### SOURCE EXTRACT
== == ==
There is currently pending before the Colorado State Senate a bill that purports to “preserve the parent-child relationship in domestic actions.” As is often the case in politics, the title of the bill is incredibly misleading. It would, in fact, have entirely the opposite effect of what it claims.
The bill claims to “protect” the parent-child relationship by forcing all judges to impose a 50/50 parenting plan on all families, regardless of the circumstances, unless doing so would “endanger” children. On its face, this may sound well and good. However, a closer look reveals the damage to children that this bill, if enacted, would cause.
Parents have a constitutionally protected right to raise their children as they see fit. This right is enforced by the State of Colorado. The state cannot take your children away except in extreme circumstances such as abuse, neglect or abandonment. In all other circumstances, judges must make orders that promote meaningful relationships with both parents.
== == ==
### DATASET EXTRACT

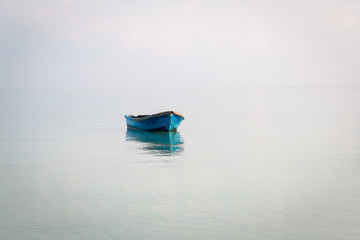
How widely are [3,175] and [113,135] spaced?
== == ==
### TASK
Reproduce verbatim the passage of the Colorado parenting-bill commentary starting with "The bill claims" and going on through "enacted, would cause.". Work only from the Colorado parenting-bill commentary, not from the data.

### TASK OUTPUT
The bill claims to “protect” the parent-child relationship by forcing all judges to impose a 50/50 parenting plan on all families, regardless of the circumstances, unless doing so would “endanger” children. On its face, this may sound well and good. However, a closer look reveals the damage to children that this bill, if enacted, would cause.